Erik schüttelte den Kopf. "All diese wirren Farbverläufe stören mich. Hier ist es blau, dann zwischendrin ein schmaler Streifen grün und dann gelb. Was soll das darstellen?"
"Komm, setz dich", deutete sie ihm, sich mit ihr aufs Sofa zu setzen.
Ihr Enkel ging dieser Forderung brav nach und schaute sie dann verwirrt an.
"Es ist nicht so, dass ich mir keine Gedanken mache oder bloß meine Baumwollreste aufbrauchen möchte."
"Wieso dann dieser disharmonische Farbverlauf?" Er kannte seine Großmutter ganz anders. Sie liebte die Kunst und war dafür sogar eine lokale Berühmtheit. Oft hatten Leute sie schon darauf angesprochen und gefragt, ob ihre Werke verkäuflich seien. Stets lehnte sie die Angebote ab, ganz egal, wie verlockend sie klangen. Ihre Bilder waren für sie alles und ihr für gewöhnlich sogar mehr wert, als die Zeit mit ihrer Familie. Zugegeben, es waren schöne Stücke. Werke voll Harmonie und Emotion. Werke, anders als dieser Schal.

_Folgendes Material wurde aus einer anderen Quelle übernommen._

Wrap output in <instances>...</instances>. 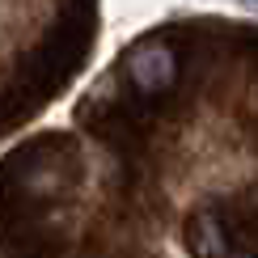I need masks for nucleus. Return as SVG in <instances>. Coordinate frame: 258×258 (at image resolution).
I'll use <instances>...</instances> for the list:
<instances>
[{
    "label": "nucleus",
    "mask_w": 258,
    "mask_h": 258,
    "mask_svg": "<svg viewBox=\"0 0 258 258\" xmlns=\"http://www.w3.org/2000/svg\"><path fill=\"white\" fill-rule=\"evenodd\" d=\"M237 258H254V254H237Z\"/></svg>",
    "instance_id": "nucleus-3"
},
{
    "label": "nucleus",
    "mask_w": 258,
    "mask_h": 258,
    "mask_svg": "<svg viewBox=\"0 0 258 258\" xmlns=\"http://www.w3.org/2000/svg\"><path fill=\"white\" fill-rule=\"evenodd\" d=\"M127 77L140 93H165L178 77V55L169 51V42L144 38L127 51Z\"/></svg>",
    "instance_id": "nucleus-1"
},
{
    "label": "nucleus",
    "mask_w": 258,
    "mask_h": 258,
    "mask_svg": "<svg viewBox=\"0 0 258 258\" xmlns=\"http://www.w3.org/2000/svg\"><path fill=\"white\" fill-rule=\"evenodd\" d=\"M186 245L195 258H229V237H224V224L212 212H195L186 224Z\"/></svg>",
    "instance_id": "nucleus-2"
}]
</instances>
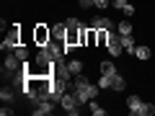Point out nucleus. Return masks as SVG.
<instances>
[{"instance_id":"obj_1","label":"nucleus","mask_w":155,"mask_h":116,"mask_svg":"<svg viewBox=\"0 0 155 116\" xmlns=\"http://www.w3.org/2000/svg\"><path fill=\"white\" fill-rule=\"evenodd\" d=\"M72 90H75V95H78V101L80 103H88V101H93L96 95H98V85H91V80L80 72V75H75L72 77Z\"/></svg>"},{"instance_id":"obj_2","label":"nucleus","mask_w":155,"mask_h":116,"mask_svg":"<svg viewBox=\"0 0 155 116\" xmlns=\"http://www.w3.org/2000/svg\"><path fill=\"white\" fill-rule=\"evenodd\" d=\"M18 47H21V28H18V26H13L11 31L5 34V39H3L0 49H3V52H16Z\"/></svg>"},{"instance_id":"obj_3","label":"nucleus","mask_w":155,"mask_h":116,"mask_svg":"<svg viewBox=\"0 0 155 116\" xmlns=\"http://www.w3.org/2000/svg\"><path fill=\"white\" fill-rule=\"evenodd\" d=\"M60 106H62V108H65V114L75 116L78 111H80V106H83V103H80V101H78L75 90H67V93H65V95H62V98H60Z\"/></svg>"},{"instance_id":"obj_4","label":"nucleus","mask_w":155,"mask_h":116,"mask_svg":"<svg viewBox=\"0 0 155 116\" xmlns=\"http://www.w3.org/2000/svg\"><path fill=\"white\" fill-rule=\"evenodd\" d=\"M49 41H52V28L44 26V23H36V26H34V44L44 47V44H49Z\"/></svg>"},{"instance_id":"obj_5","label":"nucleus","mask_w":155,"mask_h":116,"mask_svg":"<svg viewBox=\"0 0 155 116\" xmlns=\"http://www.w3.org/2000/svg\"><path fill=\"white\" fill-rule=\"evenodd\" d=\"M52 106H54V101L47 98V101H41V103H36V108H34L31 114H34V116H49V114H52Z\"/></svg>"},{"instance_id":"obj_6","label":"nucleus","mask_w":155,"mask_h":116,"mask_svg":"<svg viewBox=\"0 0 155 116\" xmlns=\"http://www.w3.org/2000/svg\"><path fill=\"white\" fill-rule=\"evenodd\" d=\"M91 28H96V31H101V28H114V21L106 18V16H96L91 21Z\"/></svg>"},{"instance_id":"obj_7","label":"nucleus","mask_w":155,"mask_h":116,"mask_svg":"<svg viewBox=\"0 0 155 116\" xmlns=\"http://www.w3.org/2000/svg\"><path fill=\"white\" fill-rule=\"evenodd\" d=\"M65 36H67V26H65V23H54V26H52V39L65 41Z\"/></svg>"},{"instance_id":"obj_8","label":"nucleus","mask_w":155,"mask_h":116,"mask_svg":"<svg viewBox=\"0 0 155 116\" xmlns=\"http://www.w3.org/2000/svg\"><path fill=\"white\" fill-rule=\"evenodd\" d=\"M106 49H109V54H111V57H119V54L124 52V47H122V36L114 39V41H109V47H106Z\"/></svg>"},{"instance_id":"obj_9","label":"nucleus","mask_w":155,"mask_h":116,"mask_svg":"<svg viewBox=\"0 0 155 116\" xmlns=\"http://www.w3.org/2000/svg\"><path fill=\"white\" fill-rule=\"evenodd\" d=\"M122 47H124V52H127V54H134V49H137V44H134L132 34H124V36H122Z\"/></svg>"},{"instance_id":"obj_10","label":"nucleus","mask_w":155,"mask_h":116,"mask_svg":"<svg viewBox=\"0 0 155 116\" xmlns=\"http://www.w3.org/2000/svg\"><path fill=\"white\" fill-rule=\"evenodd\" d=\"M140 106H142V101H140V95H129V98H127V108H129V114H132V116H137Z\"/></svg>"},{"instance_id":"obj_11","label":"nucleus","mask_w":155,"mask_h":116,"mask_svg":"<svg viewBox=\"0 0 155 116\" xmlns=\"http://www.w3.org/2000/svg\"><path fill=\"white\" fill-rule=\"evenodd\" d=\"M124 88H127V80H124V75L116 72V75L111 77V90H124Z\"/></svg>"},{"instance_id":"obj_12","label":"nucleus","mask_w":155,"mask_h":116,"mask_svg":"<svg viewBox=\"0 0 155 116\" xmlns=\"http://www.w3.org/2000/svg\"><path fill=\"white\" fill-rule=\"evenodd\" d=\"M101 75L114 77V75H116V65H114V62H101Z\"/></svg>"},{"instance_id":"obj_13","label":"nucleus","mask_w":155,"mask_h":116,"mask_svg":"<svg viewBox=\"0 0 155 116\" xmlns=\"http://www.w3.org/2000/svg\"><path fill=\"white\" fill-rule=\"evenodd\" d=\"M13 54H16L18 60H21V62H28V57H31V52H28V47H26V44H21V47H18L16 52H13Z\"/></svg>"},{"instance_id":"obj_14","label":"nucleus","mask_w":155,"mask_h":116,"mask_svg":"<svg viewBox=\"0 0 155 116\" xmlns=\"http://www.w3.org/2000/svg\"><path fill=\"white\" fill-rule=\"evenodd\" d=\"M67 70H70L72 75H80V72H83V62L80 60H70L67 62Z\"/></svg>"},{"instance_id":"obj_15","label":"nucleus","mask_w":155,"mask_h":116,"mask_svg":"<svg viewBox=\"0 0 155 116\" xmlns=\"http://www.w3.org/2000/svg\"><path fill=\"white\" fill-rule=\"evenodd\" d=\"M153 114H155V106H153V103H145V101H142V106H140L137 116H153Z\"/></svg>"},{"instance_id":"obj_16","label":"nucleus","mask_w":155,"mask_h":116,"mask_svg":"<svg viewBox=\"0 0 155 116\" xmlns=\"http://www.w3.org/2000/svg\"><path fill=\"white\" fill-rule=\"evenodd\" d=\"M116 31L122 34V36H124V34H132V23H129V18H124L122 23H116Z\"/></svg>"},{"instance_id":"obj_17","label":"nucleus","mask_w":155,"mask_h":116,"mask_svg":"<svg viewBox=\"0 0 155 116\" xmlns=\"http://www.w3.org/2000/svg\"><path fill=\"white\" fill-rule=\"evenodd\" d=\"M134 57L137 60H150V47H137L134 49Z\"/></svg>"},{"instance_id":"obj_18","label":"nucleus","mask_w":155,"mask_h":116,"mask_svg":"<svg viewBox=\"0 0 155 116\" xmlns=\"http://www.w3.org/2000/svg\"><path fill=\"white\" fill-rule=\"evenodd\" d=\"M88 108L93 111L96 116H104V114H106V108H104V106H98V103H96V98H93V101H88Z\"/></svg>"},{"instance_id":"obj_19","label":"nucleus","mask_w":155,"mask_h":116,"mask_svg":"<svg viewBox=\"0 0 155 116\" xmlns=\"http://www.w3.org/2000/svg\"><path fill=\"white\" fill-rule=\"evenodd\" d=\"M98 47H109V28L98 31Z\"/></svg>"},{"instance_id":"obj_20","label":"nucleus","mask_w":155,"mask_h":116,"mask_svg":"<svg viewBox=\"0 0 155 116\" xmlns=\"http://www.w3.org/2000/svg\"><path fill=\"white\" fill-rule=\"evenodd\" d=\"M98 88H101V90H109V88H111V77H109V75H101V77H98Z\"/></svg>"},{"instance_id":"obj_21","label":"nucleus","mask_w":155,"mask_h":116,"mask_svg":"<svg viewBox=\"0 0 155 116\" xmlns=\"http://www.w3.org/2000/svg\"><path fill=\"white\" fill-rule=\"evenodd\" d=\"M0 98H3V103H11V101H13V90L11 88H3V90H0Z\"/></svg>"},{"instance_id":"obj_22","label":"nucleus","mask_w":155,"mask_h":116,"mask_svg":"<svg viewBox=\"0 0 155 116\" xmlns=\"http://www.w3.org/2000/svg\"><path fill=\"white\" fill-rule=\"evenodd\" d=\"M67 28H83V23L78 21V18H67V23H65Z\"/></svg>"},{"instance_id":"obj_23","label":"nucleus","mask_w":155,"mask_h":116,"mask_svg":"<svg viewBox=\"0 0 155 116\" xmlns=\"http://www.w3.org/2000/svg\"><path fill=\"white\" fill-rule=\"evenodd\" d=\"M122 13H124V18H132L134 16V5H129V3H127V5L122 8Z\"/></svg>"},{"instance_id":"obj_24","label":"nucleus","mask_w":155,"mask_h":116,"mask_svg":"<svg viewBox=\"0 0 155 116\" xmlns=\"http://www.w3.org/2000/svg\"><path fill=\"white\" fill-rule=\"evenodd\" d=\"M78 5L88 11V8H96V0H78Z\"/></svg>"},{"instance_id":"obj_25","label":"nucleus","mask_w":155,"mask_h":116,"mask_svg":"<svg viewBox=\"0 0 155 116\" xmlns=\"http://www.w3.org/2000/svg\"><path fill=\"white\" fill-rule=\"evenodd\" d=\"M111 5V0H96V8L98 11H104V8H109Z\"/></svg>"},{"instance_id":"obj_26","label":"nucleus","mask_w":155,"mask_h":116,"mask_svg":"<svg viewBox=\"0 0 155 116\" xmlns=\"http://www.w3.org/2000/svg\"><path fill=\"white\" fill-rule=\"evenodd\" d=\"M111 5H114V8H119V11H122V8L127 5V0H111Z\"/></svg>"},{"instance_id":"obj_27","label":"nucleus","mask_w":155,"mask_h":116,"mask_svg":"<svg viewBox=\"0 0 155 116\" xmlns=\"http://www.w3.org/2000/svg\"><path fill=\"white\" fill-rule=\"evenodd\" d=\"M11 114H13L11 106H3V108H0V116H11Z\"/></svg>"}]
</instances>
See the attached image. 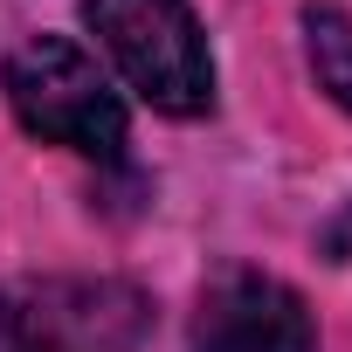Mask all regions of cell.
I'll list each match as a JSON object with an SVG mask.
<instances>
[{
    "label": "cell",
    "instance_id": "obj_1",
    "mask_svg": "<svg viewBox=\"0 0 352 352\" xmlns=\"http://www.w3.org/2000/svg\"><path fill=\"white\" fill-rule=\"evenodd\" d=\"M83 21L152 111L201 118L214 104V56L187 0H83Z\"/></svg>",
    "mask_w": 352,
    "mask_h": 352
},
{
    "label": "cell",
    "instance_id": "obj_2",
    "mask_svg": "<svg viewBox=\"0 0 352 352\" xmlns=\"http://www.w3.org/2000/svg\"><path fill=\"white\" fill-rule=\"evenodd\" d=\"M8 104L49 145H69L83 159L124 152V104H118L111 76L63 35H35L8 56Z\"/></svg>",
    "mask_w": 352,
    "mask_h": 352
},
{
    "label": "cell",
    "instance_id": "obj_3",
    "mask_svg": "<svg viewBox=\"0 0 352 352\" xmlns=\"http://www.w3.org/2000/svg\"><path fill=\"white\" fill-rule=\"evenodd\" d=\"M187 352H318V324L290 283L235 263L208 276Z\"/></svg>",
    "mask_w": 352,
    "mask_h": 352
},
{
    "label": "cell",
    "instance_id": "obj_4",
    "mask_svg": "<svg viewBox=\"0 0 352 352\" xmlns=\"http://www.w3.org/2000/svg\"><path fill=\"white\" fill-rule=\"evenodd\" d=\"M304 49H311V69H318L324 97L352 118V14L331 8V0H311L304 8Z\"/></svg>",
    "mask_w": 352,
    "mask_h": 352
},
{
    "label": "cell",
    "instance_id": "obj_5",
    "mask_svg": "<svg viewBox=\"0 0 352 352\" xmlns=\"http://www.w3.org/2000/svg\"><path fill=\"white\" fill-rule=\"evenodd\" d=\"M0 352H76V345H69V338H56V331L35 318V304H28V297L0 290Z\"/></svg>",
    "mask_w": 352,
    "mask_h": 352
}]
</instances>
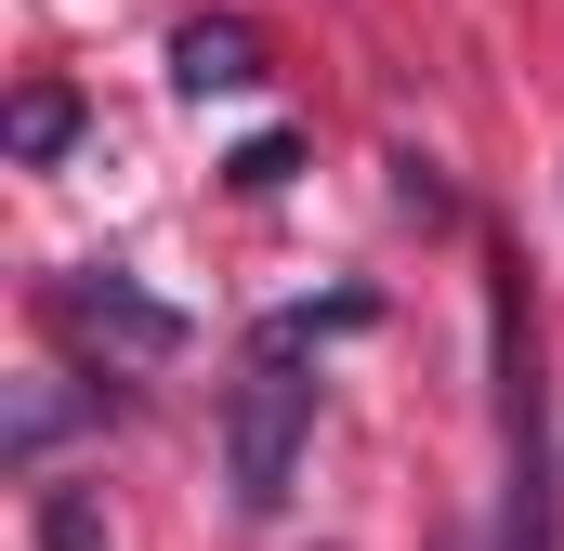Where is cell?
Listing matches in <instances>:
<instances>
[{
	"mask_svg": "<svg viewBox=\"0 0 564 551\" xmlns=\"http://www.w3.org/2000/svg\"><path fill=\"white\" fill-rule=\"evenodd\" d=\"M171 79H184L197 106H210V93H250V79H263V40H250L237 13H197V26L171 40Z\"/></svg>",
	"mask_w": 564,
	"mask_h": 551,
	"instance_id": "obj_4",
	"label": "cell"
},
{
	"mask_svg": "<svg viewBox=\"0 0 564 551\" xmlns=\"http://www.w3.org/2000/svg\"><path fill=\"white\" fill-rule=\"evenodd\" d=\"M302 433H315V315H263L237 381H224V499L263 526L302 473Z\"/></svg>",
	"mask_w": 564,
	"mask_h": 551,
	"instance_id": "obj_1",
	"label": "cell"
},
{
	"mask_svg": "<svg viewBox=\"0 0 564 551\" xmlns=\"http://www.w3.org/2000/svg\"><path fill=\"white\" fill-rule=\"evenodd\" d=\"M53 315L79 328V342H106V355H132V368H158V355H184V315L171 302H144L119 263H93V276H66L53 289Z\"/></svg>",
	"mask_w": 564,
	"mask_h": 551,
	"instance_id": "obj_3",
	"label": "cell"
},
{
	"mask_svg": "<svg viewBox=\"0 0 564 551\" xmlns=\"http://www.w3.org/2000/svg\"><path fill=\"white\" fill-rule=\"evenodd\" d=\"M26 539H40V551H106V512H93L79 486H40V512H26Z\"/></svg>",
	"mask_w": 564,
	"mask_h": 551,
	"instance_id": "obj_6",
	"label": "cell"
},
{
	"mask_svg": "<svg viewBox=\"0 0 564 551\" xmlns=\"http://www.w3.org/2000/svg\"><path fill=\"white\" fill-rule=\"evenodd\" d=\"M289 171H302V144H289V132H250V144H237V184H250V197H276Z\"/></svg>",
	"mask_w": 564,
	"mask_h": 551,
	"instance_id": "obj_8",
	"label": "cell"
},
{
	"mask_svg": "<svg viewBox=\"0 0 564 551\" xmlns=\"http://www.w3.org/2000/svg\"><path fill=\"white\" fill-rule=\"evenodd\" d=\"M486 355H499V446H512V486H499V551H564L552 381H539V328H525V276H512V263H499V315H486Z\"/></svg>",
	"mask_w": 564,
	"mask_h": 551,
	"instance_id": "obj_2",
	"label": "cell"
},
{
	"mask_svg": "<svg viewBox=\"0 0 564 551\" xmlns=\"http://www.w3.org/2000/svg\"><path fill=\"white\" fill-rule=\"evenodd\" d=\"M66 420H79V408H66V395H13V473H40Z\"/></svg>",
	"mask_w": 564,
	"mask_h": 551,
	"instance_id": "obj_7",
	"label": "cell"
},
{
	"mask_svg": "<svg viewBox=\"0 0 564 551\" xmlns=\"http://www.w3.org/2000/svg\"><path fill=\"white\" fill-rule=\"evenodd\" d=\"M66 144H79V93H53V79H40V93L13 106V158H66Z\"/></svg>",
	"mask_w": 564,
	"mask_h": 551,
	"instance_id": "obj_5",
	"label": "cell"
},
{
	"mask_svg": "<svg viewBox=\"0 0 564 551\" xmlns=\"http://www.w3.org/2000/svg\"><path fill=\"white\" fill-rule=\"evenodd\" d=\"M394 197H408V210L433 224V210H446V171H433V158H394Z\"/></svg>",
	"mask_w": 564,
	"mask_h": 551,
	"instance_id": "obj_9",
	"label": "cell"
}]
</instances>
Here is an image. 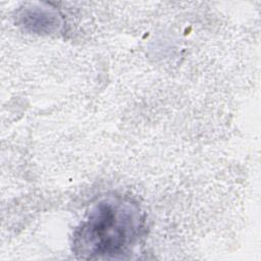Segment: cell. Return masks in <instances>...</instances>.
<instances>
[{"label": "cell", "instance_id": "6da1fadb", "mask_svg": "<svg viewBox=\"0 0 261 261\" xmlns=\"http://www.w3.org/2000/svg\"><path fill=\"white\" fill-rule=\"evenodd\" d=\"M142 221L139 207L129 200L104 198L90 209L76 228L74 251L84 258H116L134 246Z\"/></svg>", "mask_w": 261, "mask_h": 261}]
</instances>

"Dein Leben ist leider nicht sonderlich ausgeglichen verlaufen", erklärte sie.
Erik hob eine Augenbraue. "Wie meinst du das?"
"Nun, ich habe meine Arbeit an diesem Schal vor etwas mehr, als 18 Jahren begonnen." Das erklärte die Länge des Schals. "Und ich habe versucht, die Emotionen, die ich mit Blick auf dein Heranwachsen verspürte, in seinem Stoff festzuhalten." Sie schaute ihm in die perplexen Augen und beschloss, dass es wohl besser wäre, weiter auszuholen. Also nahm sie gezielt ein Ende des Schals in die Hand und deutete auf das tiefe Blau, welches sich dort befand. "Dies hier ist der Anfang", sagte sie.
"Der Anfang meines Lebens?"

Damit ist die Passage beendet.